Megherbi Thinhinane, Girard Gabriel, Ghosh Aurobrata, Oulebsir-Boumghar Fatima, Deriche Rachid
ParIMéd/LRPE,FEI,USTHB, BP 32 El Alia, Bab Ezzouar 16111, Algiers, Algeria.
Signal Processing Lab (LTS5), École Polytechnique Fédérale de Lausanne, Lausanne, Switzerland.
Magn Reson Imaging. 2019 Apr;57:218-234. doi: 10.1016/j.mri.2018.10.003. Epub 2018 Oct 13.
Diffusion weighted MRI (DW-MRI) is the unique non-invasive imaging modality capable of estimating in vivo the structure of the white matter.
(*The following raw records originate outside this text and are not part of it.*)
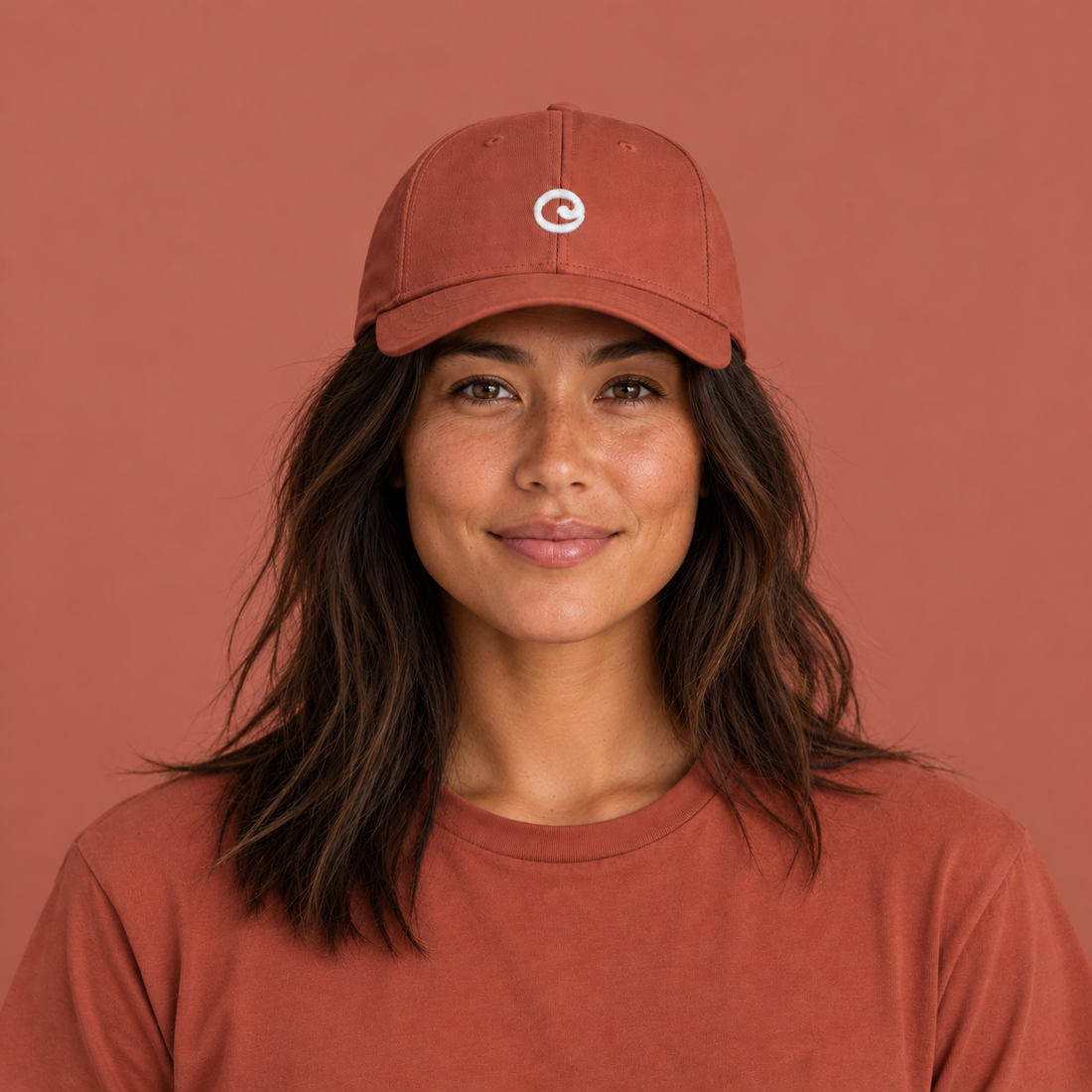 Icon Cap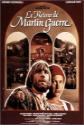 The Return Of Martin Guerre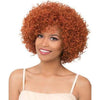 IT'S A WIG CHANCE #2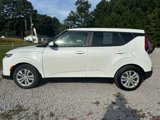 Used 2021 Kia Soul LX image 2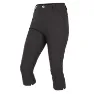 Endura SingleTrack Lite Dam Knickers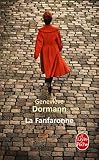 La Fanfaronne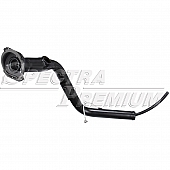 Spectra Premium Fuel Filler Neck - FN505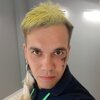 эдуард васильев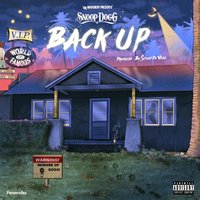 Back Up - Snoop Dogg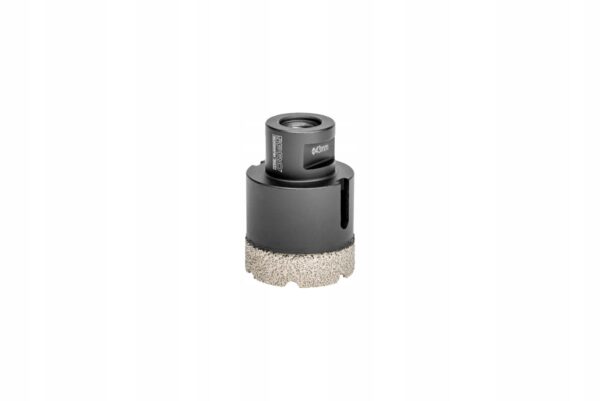 OTWORNICA DIAMENTOWA DO CIĘCIA NA SUCHO M14 43MM WA-HS-D43M14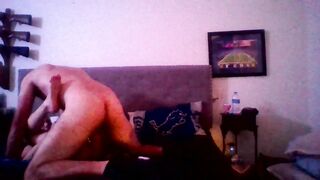 Watch magicalwitchyvibes Hot Porn Video [Chaturbate] - great, tiny, cameltoe, leche, asia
In this paper, we propose, evaluate and validate a new DW-MRI method to model and recover high quality tractogram even with multiple fiber populations in a voxel and from a limited number of acquisitions. Our method relies on the estimation of the Fiber Orientation Distribution (FOD) function, parameterized as a non-negative sum of rank-1 tensors and the use of a non-negative sparse recovery scheme to efficiently recover the tensors, and their number. Each fiber population of a voxel is characterized by the orientation and the weight of a rank-1 tensor. Using both deterministic and probabilistic tractography algorithms, we show that our method is able to accurately reconstruct narrow crossing fibers and obtain a high quality connectivity reconstruction even from a limited number of acquisitions. To this end, a validation scheme based on the connectivity recovered from tractography is developed to quantitatively evaluate and analyze the performance of our method. The tractometer tool is used to quantify the tractography obtained from a simulated DW-MRI dataset including a high angular resolution dataset of 60 gradient directions and a dataset of 30 gradient directions, each of them corrupted with Rician noise of SNR 10 and 20. The performance of our FOD model and its impact on the tractography results are also demonstrated and illustrated on in vivo DW-MRI datasets with high and low angular resolutions.
扩散加权磁共振成像(DW-MRI)是一种独特的非侵入性成像方式,能够在体内估计白质结构。在本文中,我们提出、评估并验证了一种新的DW-MRI方法,即使在体素中存在多个纤维束且采集数据有限的情况下,也能对高质量的纤维束成像进行建模和恢复。我们的方法依赖于纤维取向分布(FOD)函数的估计,该函数被参数化为一阶张量的非负和,并使用非负稀疏恢复方案来有效地恢复张量及其数量。体素的每个纤维束由一阶张量的取向和权重来表征。使用确定性和概率性纤维束成像算法,我们表明我们的方法能够准确地重建狭窄的交叉纤维,即使从有限数量的采集中也能获得高质量的连接性重建。为此,开发了一种基于从纤维束成像中恢复的连接性的验证方案,以定量评估和分析我们方法的性能。使用纤维束测量工具来量化从模拟的DW-MRI数据集中获得的纤维束成像,该数据集包括一个具有60个梯度方向的高角分辨率数据集和一个30个梯度方向的数据集,每个数据集都被信噪比为10和20的莱斯噪声所破坏。我们的FOD模型的性能及其对纤维束成像结果的影响也在具有高角分辨率和低角分辨率的体内DW-MRI数据集中得到了展示和说明。